In any case, the performance impact of a couple extra bytes per indirect call is small compared to disabling branch target prediction.

[Splines]

Makes me wonder if that's Intel's PR plan (hence their spin on the story). Assuage the general consumer and mainstream media, point the finger at the OS vendors if necessary, and fix the bug in their next-gen chips.

When this all shakes out, the general story is going to be "upgrade sooner, current-gen Intel chips are x% faster", where x is going to be a larger number than it was a week ago.

It's more-or-less the Apple battery story all over again. Current devices are going to be slower, newer ones are going to be faster. Even if you know the why and the how, you're still in the same place as everybody else (at best, you could upgrade just the chip if your MB is new enough, but you're still buying Intel). Unless there's some clear way of imposing the external cost of this bug on Intel, it's a win-win for them.

[cookiecaper]

Here's another potential PR spin: the major cloud vendors got out ahead of this so that they could point the finger at Intel, making customers not ask "Why did you sell me this fundamentally insecure server for so many years?"

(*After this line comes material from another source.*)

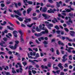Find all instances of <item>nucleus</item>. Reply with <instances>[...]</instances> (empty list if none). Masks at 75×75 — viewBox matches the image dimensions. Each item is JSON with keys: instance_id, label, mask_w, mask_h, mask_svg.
I'll return each mask as SVG.
<instances>
[{"instance_id": "obj_30", "label": "nucleus", "mask_w": 75, "mask_h": 75, "mask_svg": "<svg viewBox=\"0 0 75 75\" xmlns=\"http://www.w3.org/2000/svg\"><path fill=\"white\" fill-rule=\"evenodd\" d=\"M3 40L4 41H7L8 40V39L6 37H4L3 38Z\"/></svg>"}, {"instance_id": "obj_18", "label": "nucleus", "mask_w": 75, "mask_h": 75, "mask_svg": "<svg viewBox=\"0 0 75 75\" xmlns=\"http://www.w3.org/2000/svg\"><path fill=\"white\" fill-rule=\"evenodd\" d=\"M58 44L59 45H62V46H64V43H62V42H61V41H58Z\"/></svg>"}, {"instance_id": "obj_28", "label": "nucleus", "mask_w": 75, "mask_h": 75, "mask_svg": "<svg viewBox=\"0 0 75 75\" xmlns=\"http://www.w3.org/2000/svg\"><path fill=\"white\" fill-rule=\"evenodd\" d=\"M27 3H28V4H30V5H31L32 4H33V1H28Z\"/></svg>"}, {"instance_id": "obj_5", "label": "nucleus", "mask_w": 75, "mask_h": 75, "mask_svg": "<svg viewBox=\"0 0 75 75\" xmlns=\"http://www.w3.org/2000/svg\"><path fill=\"white\" fill-rule=\"evenodd\" d=\"M42 60L40 59L38 60H34L33 61L31 60H29V62H31V63H33V65H34V64H35V63L34 62V61H36V62H38L39 61H41Z\"/></svg>"}, {"instance_id": "obj_60", "label": "nucleus", "mask_w": 75, "mask_h": 75, "mask_svg": "<svg viewBox=\"0 0 75 75\" xmlns=\"http://www.w3.org/2000/svg\"><path fill=\"white\" fill-rule=\"evenodd\" d=\"M57 37H59V38H60L61 39V35H57Z\"/></svg>"}, {"instance_id": "obj_21", "label": "nucleus", "mask_w": 75, "mask_h": 75, "mask_svg": "<svg viewBox=\"0 0 75 75\" xmlns=\"http://www.w3.org/2000/svg\"><path fill=\"white\" fill-rule=\"evenodd\" d=\"M34 34L36 37H40L41 35V34L40 33H38V34L37 33H35Z\"/></svg>"}, {"instance_id": "obj_4", "label": "nucleus", "mask_w": 75, "mask_h": 75, "mask_svg": "<svg viewBox=\"0 0 75 75\" xmlns=\"http://www.w3.org/2000/svg\"><path fill=\"white\" fill-rule=\"evenodd\" d=\"M42 16L45 17V19H48L50 17V16H48V15L46 14L45 13H42Z\"/></svg>"}, {"instance_id": "obj_6", "label": "nucleus", "mask_w": 75, "mask_h": 75, "mask_svg": "<svg viewBox=\"0 0 75 75\" xmlns=\"http://www.w3.org/2000/svg\"><path fill=\"white\" fill-rule=\"evenodd\" d=\"M17 31L16 30H15L13 31V36L15 38H17V37H18V35H17Z\"/></svg>"}, {"instance_id": "obj_24", "label": "nucleus", "mask_w": 75, "mask_h": 75, "mask_svg": "<svg viewBox=\"0 0 75 75\" xmlns=\"http://www.w3.org/2000/svg\"><path fill=\"white\" fill-rule=\"evenodd\" d=\"M66 11L67 12V13H68L69 12H71V11L70 10V9L68 8H66L65 9Z\"/></svg>"}, {"instance_id": "obj_47", "label": "nucleus", "mask_w": 75, "mask_h": 75, "mask_svg": "<svg viewBox=\"0 0 75 75\" xmlns=\"http://www.w3.org/2000/svg\"><path fill=\"white\" fill-rule=\"evenodd\" d=\"M18 19L19 21H23V19H22V18L21 17H20L19 18H18Z\"/></svg>"}, {"instance_id": "obj_1", "label": "nucleus", "mask_w": 75, "mask_h": 75, "mask_svg": "<svg viewBox=\"0 0 75 75\" xmlns=\"http://www.w3.org/2000/svg\"><path fill=\"white\" fill-rule=\"evenodd\" d=\"M15 42L16 44H15L14 46L10 45H9L8 46L9 48H11V50H16V49L17 47V44H18V43H19V41L18 40H16L15 41Z\"/></svg>"}, {"instance_id": "obj_29", "label": "nucleus", "mask_w": 75, "mask_h": 75, "mask_svg": "<svg viewBox=\"0 0 75 75\" xmlns=\"http://www.w3.org/2000/svg\"><path fill=\"white\" fill-rule=\"evenodd\" d=\"M67 60H68L67 58H66L65 59H63L62 60V61L64 62H65L66 61H67Z\"/></svg>"}, {"instance_id": "obj_2", "label": "nucleus", "mask_w": 75, "mask_h": 75, "mask_svg": "<svg viewBox=\"0 0 75 75\" xmlns=\"http://www.w3.org/2000/svg\"><path fill=\"white\" fill-rule=\"evenodd\" d=\"M39 29L38 28V27L37 26L36 28V30L37 32H40L41 30H45V28L44 27H43L42 28V25L40 24L39 26Z\"/></svg>"}, {"instance_id": "obj_53", "label": "nucleus", "mask_w": 75, "mask_h": 75, "mask_svg": "<svg viewBox=\"0 0 75 75\" xmlns=\"http://www.w3.org/2000/svg\"><path fill=\"white\" fill-rule=\"evenodd\" d=\"M25 13H26V11L25 10H24L23 12V14L24 16H25Z\"/></svg>"}, {"instance_id": "obj_13", "label": "nucleus", "mask_w": 75, "mask_h": 75, "mask_svg": "<svg viewBox=\"0 0 75 75\" xmlns=\"http://www.w3.org/2000/svg\"><path fill=\"white\" fill-rule=\"evenodd\" d=\"M13 11L15 13H17L18 16L21 15V13H20V12H19V10H17V11H16V10H14Z\"/></svg>"}, {"instance_id": "obj_35", "label": "nucleus", "mask_w": 75, "mask_h": 75, "mask_svg": "<svg viewBox=\"0 0 75 75\" xmlns=\"http://www.w3.org/2000/svg\"><path fill=\"white\" fill-rule=\"evenodd\" d=\"M54 28H56L57 30H59V28L57 25H55L54 27Z\"/></svg>"}, {"instance_id": "obj_26", "label": "nucleus", "mask_w": 75, "mask_h": 75, "mask_svg": "<svg viewBox=\"0 0 75 75\" xmlns=\"http://www.w3.org/2000/svg\"><path fill=\"white\" fill-rule=\"evenodd\" d=\"M5 66H2V68H4V70H5L6 71L7 70V69H8V67L6 66V68H4Z\"/></svg>"}, {"instance_id": "obj_3", "label": "nucleus", "mask_w": 75, "mask_h": 75, "mask_svg": "<svg viewBox=\"0 0 75 75\" xmlns=\"http://www.w3.org/2000/svg\"><path fill=\"white\" fill-rule=\"evenodd\" d=\"M18 32L21 35L20 37L21 42H22V43H24V39H23V33H22L21 30H19Z\"/></svg>"}, {"instance_id": "obj_41", "label": "nucleus", "mask_w": 75, "mask_h": 75, "mask_svg": "<svg viewBox=\"0 0 75 75\" xmlns=\"http://www.w3.org/2000/svg\"><path fill=\"white\" fill-rule=\"evenodd\" d=\"M55 68V69H56V70H58V67H54V66H53V69H54Z\"/></svg>"}, {"instance_id": "obj_38", "label": "nucleus", "mask_w": 75, "mask_h": 75, "mask_svg": "<svg viewBox=\"0 0 75 75\" xmlns=\"http://www.w3.org/2000/svg\"><path fill=\"white\" fill-rule=\"evenodd\" d=\"M14 55H18V57H20V56L19 53H18L17 52H16V54H14Z\"/></svg>"}, {"instance_id": "obj_43", "label": "nucleus", "mask_w": 75, "mask_h": 75, "mask_svg": "<svg viewBox=\"0 0 75 75\" xmlns=\"http://www.w3.org/2000/svg\"><path fill=\"white\" fill-rule=\"evenodd\" d=\"M48 2L50 3H53L54 2L52 0H48Z\"/></svg>"}, {"instance_id": "obj_15", "label": "nucleus", "mask_w": 75, "mask_h": 75, "mask_svg": "<svg viewBox=\"0 0 75 75\" xmlns=\"http://www.w3.org/2000/svg\"><path fill=\"white\" fill-rule=\"evenodd\" d=\"M17 65H19V67H20V68L19 69L20 70H21V71H23V69H22V66H21V63L20 62H18L17 63Z\"/></svg>"}, {"instance_id": "obj_12", "label": "nucleus", "mask_w": 75, "mask_h": 75, "mask_svg": "<svg viewBox=\"0 0 75 75\" xmlns=\"http://www.w3.org/2000/svg\"><path fill=\"white\" fill-rule=\"evenodd\" d=\"M47 11V8L46 7H44L42 10V12L43 13H46Z\"/></svg>"}, {"instance_id": "obj_10", "label": "nucleus", "mask_w": 75, "mask_h": 75, "mask_svg": "<svg viewBox=\"0 0 75 75\" xmlns=\"http://www.w3.org/2000/svg\"><path fill=\"white\" fill-rule=\"evenodd\" d=\"M57 5L56 6L57 7H60V4L62 5V1H60L59 3L56 2Z\"/></svg>"}, {"instance_id": "obj_57", "label": "nucleus", "mask_w": 75, "mask_h": 75, "mask_svg": "<svg viewBox=\"0 0 75 75\" xmlns=\"http://www.w3.org/2000/svg\"><path fill=\"white\" fill-rule=\"evenodd\" d=\"M56 72L57 73V74H59V72H60V70H57L56 71Z\"/></svg>"}, {"instance_id": "obj_51", "label": "nucleus", "mask_w": 75, "mask_h": 75, "mask_svg": "<svg viewBox=\"0 0 75 75\" xmlns=\"http://www.w3.org/2000/svg\"><path fill=\"white\" fill-rule=\"evenodd\" d=\"M43 43L44 44H48V42H47V41L45 40L44 41V42H43Z\"/></svg>"}, {"instance_id": "obj_39", "label": "nucleus", "mask_w": 75, "mask_h": 75, "mask_svg": "<svg viewBox=\"0 0 75 75\" xmlns=\"http://www.w3.org/2000/svg\"><path fill=\"white\" fill-rule=\"evenodd\" d=\"M69 59L70 60H72V55H70L69 56Z\"/></svg>"}, {"instance_id": "obj_61", "label": "nucleus", "mask_w": 75, "mask_h": 75, "mask_svg": "<svg viewBox=\"0 0 75 75\" xmlns=\"http://www.w3.org/2000/svg\"><path fill=\"white\" fill-rule=\"evenodd\" d=\"M68 22H69V23H73L72 21H71V19H69Z\"/></svg>"}, {"instance_id": "obj_9", "label": "nucleus", "mask_w": 75, "mask_h": 75, "mask_svg": "<svg viewBox=\"0 0 75 75\" xmlns=\"http://www.w3.org/2000/svg\"><path fill=\"white\" fill-rule=\"evenodd\" d=\"M58 67L60 68L61 69V70H63V69H64V67L62 66V64L61 63H59L57 65Z\"/></svg>"}, {"instance_id": "obj_14", "label": "nucleus", "mask_w": 75, "mask_h": 75, "mask_svg": "<svg viewBox=\"0 0 75 75\" xmlns=\"http://www.w3.org/2000/svg\"><path fill=\"white\" fill-rule=\"evenodd\" d=\"M54 20H52V22L53 23H58V21L55 18H54Z\"/></svg>"}, {"instance_id": "obj_48", "label": "nucleus", "mask_w": 75, "mask_h": 75, "mask_svg": "<svg viewBox=\"0 0 75 75\" xmlns=\"http://www.w3.org/2000/svg\"><path fill=\"white\" fill-rule=\"evenodd\" d=\"M23 3L25 4H27V2H28L27 0H23Z\"/></svg>"}, {"instance_id": "obj_25", "label": "nucleus", "mask_w": 75, "mask_h": 75, "mask_svg": "<svg viewBox=\"0 0 75 75\" xmlns=\"http://www.w3.org/2000/svg\"><path fill=\"white\" fill-rule=\"evenodd\" d=\"M66 54L64 55V56H63V59H65V57H67V56L68 55H67L68 54V53H67V52H66Z\"/></svg>"}, {"instance_id": "obj_45", "label": "nucleus", "mask_w": 75, "mask_h": 75, "mask_svg": "<svg viewBox=\"0 0 75 75\" xmlns=\"http://www.w3.org/2000/svg\"><path fill=\"white\" fill-rule=\"evenodd\" d=\"M1 7H5V5L3 3L1 4Z\"/></svg>"}, {"instance_id": "obj_19", "label": "nucleus", "mask_w": 75, "mask_h": 75, "mask_svg": "<svg viewBox=\"0 0 75 75\" xmlns=\"http://www.w3.org/2000/svg\"><path fill=\"white\" fill-rule=\"evenodd\" d=\"M36 23H32L31 25H27V26L28 27H29V28H31L32 26H33V25H35V24H36Z\"/></svg>"}, {"instance_id": "obj_64", "label": "nucleus", "mask_w": 75, "mask_h": 75, "mask_svg": "<svg viewBox=\"0 0 75 75\" xmlns=\"http://www.w3.org/2000/svg\"><path fill=\"white\" fill-rule=\"evenodd\" d=\"M29 72V75H32L31 74V71H28Z\"/></svg>"}, {"instance_id": "obj_23", "label": "nucleus", "mask_w": 75, "mask_h": 75, "mask_svg": "<svg viewBox=\"0 0 75 75\" xmlns=\"http://www.w3.org/2000/svg\"><path fill=\"white\" fill-rule=\"evenodd\" d=\"M7 28L10 30H12V31H13V30H14V28H11L9 26H7Z\"/></svg>"}, {"instance_id": "obj_63", "label": "nucleus", "mask_w": 75, "mask_h": 75, "mask_svg": "<svg viewBox=\"0 0 75 75\" xmlns=\"http://www.w3.org/2000/svg\"><path fill=\"white\" fill-rule=\"evenodd\" d=\"M46 7H47V8L50 7V4H46Z\"/></svg>"}, {"instance_id": "obj_44", "label": "nucleus", "mask_w": 75, "mask_h": 75, "mask_svg": "<svg viewBox=\"0 0 75 75\" xmlns=\"http://www.w3.org/2000/svg\"><path fill=\"white\" fill-rule=\"evenodd\" d=\"M22 64H23V65H24V67L25 65H27V62H23Z\"/></svg>"}, {"instance_id": "obj_62", "label": "nucleus", "mask_w": 75, "mask_h": 75, "mask_svg": "<svg viewBox=\"0 0 75 75\" xmlns=\"http://www.w3.org/2000/svg\"><path fill=\"white\" fill-rule=\"evenodd\" d=\"M60 75H65V73L64 72H61L60 74Z\"/></svg>"}, {"instance_id": "obj_46", "label": "nucleus", "mask_w": 75, "mask_h": 75, "mask_svg": "<svg viewBox=\"0 0 75 75\" xmlns=\"http://www.w3.org/2000/svg\"><path fill=\"white\" fill-rule=\"evenodd\" d=\"M32 72L33 74H36V73H37V71L35 70H32Z\"/></svg>"}, {"instance_id": "obj_17", "label": "nucleus", "mask_w": 75, "mask_h": 75, "mask_svg": "<svg viewBox=\"0 0 75 75\" xmlns=\"http://www.w3.org/2000/svg\"><path fill=\"white\" fill-rule=\"evenodd\" d=\"M31 10H32V9L31 8H28L27 10V14H29L30 13V11H31Z\"/></svg>"}, {"instance_id": "obj_50", "label": "nucleus", "mask_w": 75, "mask_h": 75, "mask_svg": "<svg viewBox=\"0 0 75 75\" xmlns=\"http://www.w3.org/2000/svg\"><path fill=\"white\" fill-rule=\"evenodd\" d=\"M8 24H10L11 25V26H12V27H14V25H13V24L11 23L10 22H9Z\"/></svg>"}, {"instance_id": "obj_49", "label": "nucleus", "mask_w": 75, "mask_h": 75, "mask_svg": "<svg viewBox=\"0 0 75 75\" xmlns=\"http://www.w3.org/2000/svg\"><path fill=\"white\" fill-rule=\"evenodd\" d=\"M36 57V58H38V57H40V55H39L38 53H37Z\"/></svg>"}, {"instance_id": "obj_7", "label": "nucleus", "mask_w": 75, "mask_h": 75, "mask_svg": "<svg viewBox=\"0 0 75 75\" xmlns=\"http://www.w3.org/2000/svg\"><path fill=\"white\" fill-rule=\"evenodd\" d=\"M46 26H47V27L48 28L50 29V30H51V28L52 27H53V24L51 23H50V24H46Z\"/></svg>"}, {"instance_id": "obj_59", "label": "nucleus", "mask_w": 75, "mask_h": 75, "mask_svg": "<svg viewBox=\"0 0 75 75\" xmlns=\"http://www.w3.org/2000/svg\"><path fill=\"white\" fill-rule=\"evenodd\" d=\"M33 19L34 20H38V18L36 17H34L33 18Z\"/></svg>"}, {"instance_id": "obj_11", "label": "nucleus", "mask_w": 75, "mask_h": 75, "mask_svg": "<svg viewBox=\"0 0 75 75\" xmlns=\"http://www.w3.org/2000/svg\"><path fill=\"white\" fill-rule=\"evenodd\" d=\"M54 13V12L51 8H50L49 10H48L47 11V13Z\"/></svg>"}, {"instance_id": "obj_31", "label": "nucleus", "mask_w": 75, "mask_h": 75, "mask_svg": "<svg viewBox=\"0 0 75 75\" xmlns=\"http://www.w3.org/2000/svg\"><path fill=\"white\" fill-rule=\"evenodd\" d=\"M41 35V36H42V34H45V31H42V32H40V33Z\"/></svg>"}, {"instance_id": "obj_20", "label": "nucleus", "mask_w": 75, "mask_h": 75, "mask_svg": "<svg viewBox=\"0 0 75 75\" xmlns=\"http://www.w3.org/2000/svg\"><path fill=\"white\" fill-rule=\"evenodd\" d=\"M66 39L67 40H68L69 41V42H71L72 41V42H74V40H73L72 39H69L68 37H67L66 38Z\"/></svg>"}, {"instance_id": "obj_54", "label": "nucleus", "mask_w": 75, "mask_h": 75, "mask_svg": "<svg viewBox=\"0 0 75 75\" xmlns=\"http://www.w3.org/2000/svg\"><path fill=\"white\" fill-rule=\"evenodd\" d=\"M35 41L36 43H37V44H40V42H38V40H37V39H36L35 40Z\"/></svg>"}, {"instance_id": "obj_37", "label": "nucleus", "mask_w": 75, "mask_h": 75, "mask_svg": "<svg viewBox=\"0 0 75 75\" xmlns=\"http://www.w3.org/2000/svg\"><path fill=\"white\" fill-rule=\"evenodd\" d=\"M14 4L15 5V7L16 8H18V6L17 5V3L15 2L14 3Z\"/></svg>"}, {"instance_id": "obj_8", "label": "nucleus", "mask_w": 75, "mask_h": 75, "mask_svg": "<svg viewBox=\"0 0 75 75\" xmlns=\"http://www.w3.org/2000/svg\"><path fill=\"white\" fill-rule=\"evenodd\" d=\"M70 34L71 36L72 37H75V33L74 31H70Z\"/></svg>"}, {"instance_id": "obj_16", "label": "nucleus", "mask_w": 75, "mask_h": 75, "mask_svg": "<svg viewBox=\"0 0 75 75\" xmlns=\"http://www.w3.org/2000/svg\"><path fill=\"white\" fill-rule=\"evenodd\" d=\"M11 17H12V18H14V17H16V18H18V17H19V16H18L16 15H14V14H11Z\"/></svg>"}, {"instance_id": "obj_40", "label": "nucleus", "mask_w": 75, "mask_h": 75, "mask_svg": "<svg viewBox=\"0 0 75 75\" xmlns=\"http://www.w3.org/2000/svg\"><path fill=\"white\" fill-rule=\"evenodd\" d=\"M33 66L31 65H30L29 66V68H28V69L29 71H30L31 70V68H33Z\"/></svg>"}, {"instance_id": "obj_22", "label": "nucleus", "mask_w": 75, "mask_h": 75, "mask_svg": "<svg viewBox=\"0 0 75 75\" xmlns=\"http://www.w3.org/2000/svg\"><path fill=\"white\" fill-rule=\"evenodd\" d=\"M22 71L23 70H20V69H17L16 70V71L18 73H19V72L21 74H22V73H23V71Z\"/></svg>"}, {"instance_id": "obj_58", "label": "nucleus", "mask_w": 75, "mask_h": 75, "mask_svg": "<svg viewBox=\"0 0 75 75\" xmlns=\"http://www.w3.org/2000/svg\"><path fill=\"white\" fill-rule=\"evenodd\" d=\"M55 42V39H53L52 40L51 42Z\"/></svg>"}, {"instance_id": "obj_52", "label": "nucleus", "mask_w": 75, "mask_h": 75, "mask_svg": "<svg viewBox=\"0 0 75 75\" xmlns=\"http://www.w3.org/2000/svg\"><path fill=\"white\" fill-rule=\"evenodd\" d=\"M5 72L6 75H9L10 74V73H9V72H6V71H5Z\"/></svg>"}, {"instance_id": "obj_34", "label": "nucleus", "mask_w": 75, "mask_h": 75, "mask_svg": "<svg viewBox=\"0 0 75 75\" xmlns=\"http://www.w3.org/2000/svg\"><path fill=\"white\" fill-rule=\"evenodd\" d=\"M21 27H24V28L26 27V26L25 24H23V23H21Z\"/></svg>"}, {"instance_id": "obj_32", "label": "nucleus", "mask_w": 75, "mask_h": 75, "mask_svg": "<svg viewBox=\"0 0 75 75\" xmlns=\"http://www.w3.org/2000/svg\"><path fill=\"white\" fill-rule=\"evenodd\" d=\"M56 52L57 55H59V50H56Z\"/></svg>"}, {"instance_id": "obj_42", "label": "nucleus", "mask_w": 75, "mask_h": 75, "mask_svg": "<svg viewBox=\"0 0 75 75\" xmlns=\"http://www.w3.org/2000/svg\"><path fill=\"white\" fill-rule=\"evenodd\" d=\"M50 51H52V52H54V48H51V49H50Z\"/></svg>"}, {"instance_id": "obj_27", "label": "nucleus", "mask_w": 75, "mask_h": 75, "mask_svg": "<svg viewBox=\"0 0 75 75\" xmlns=\"http://www.w3.org/2000/svg\"><path fill=\"white\" fill-rule=\"evenodd\" d=\"M6 24H7V22H6V21H4V22L3 23H1V25H3V26L5 25H6Z\"/></svg>"}, {"instance_id": "obj_56", "label": "nucleus", "mask_w": 75, "mask_h": 75, "mask_svg": "<svg viewBox=\"0 0 75 75\" xmlns=\"http://www.w3.org/2000/svg\"><path fill=\"white\" fill-rule=\"evenodd\" d=\"M64 30L65 31H67V32H68V31H69V30H68V29L67 28H65Z\"/></svg>"}, {"instance_id": "obj_36", "label": "nucleus", "mask_w": 75, "mask_h": 75, "mask_svg": "<svg viewBox=\"0 0 75 75\" xmlns=\"http://www.w3.org/2000/svg\"><path fill=\"white\" fill-rule=\"evenodd\" d=\"M66 39V38L64 36H62L61 37V40H64Z\"/></svg>"}, {"instance_id": "obj_55", "label": "nucleus", "mask_w": 75, "mask_h": 75, "mask_svg": "<svg viewBox=\"0 0 75 75\" xmlns=\"http://www.w3.org/2000/svg\"><path fill=\"white\" fill-rule=\"evenodd\" d=\"M33 50H35L36 52H37V51H38V49L37 48H36L35 49V48H33Z\"/></svg>"}, {"instance_id": "obj_33", "label": "nucleus", "mask_w": 75, "mask_h": 75, "mask_svg": "<svg viewBox=\"0 0 75 75\" xmlns=\"http://www.w3.org/2000/svg\"><path fill=\"white\" fill-rule=\"evenodd\" d=\"M69 16H70V17H72V18L74 16V14H72L71 13H69Z\"/></svg>"}]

Because this isn't really that new nor is it really a bug. Meltdown could be a bug because the asynchronous access of memory in other protection rings is unsafe, but the rest of it is just a normal side-channel attack, an abuse of otherwise-innocent data.

How much moral culpability should rest on the proprietors of software virtualization technologies that don't really safely encapsulate anything due to hardware incongruencies with the modern "sandboxed computing" model?

Surely there have been engineers over the years who've questioned the propriety of misleading users into seeing VMs as fully-encapsulated systems when the hardware just fundamentally doesn't support that type of native encapsulation. Such persons have probably spent the last several years being shunned for being old fogies overly attached to their rust buckets. It'd be interesting to hear some of their stories.

[the8472]

> Even if you know the why and the how, you're still in the same place as everybody else

If you know then you at least have the option to turn off PTI and compile your performance-critical binaries without retpoline.

And maybe disable microcode updates if intel's updates eat another few percent.

[imtringued]

Multicore performance is getting faster at a very high pace.

Ryzen 1700X has 3.3 times the multicore performance of my i5 3450 from 2012 for almost the same price. With 7nm we will see at least another 50% increase in multicore performance on top of that.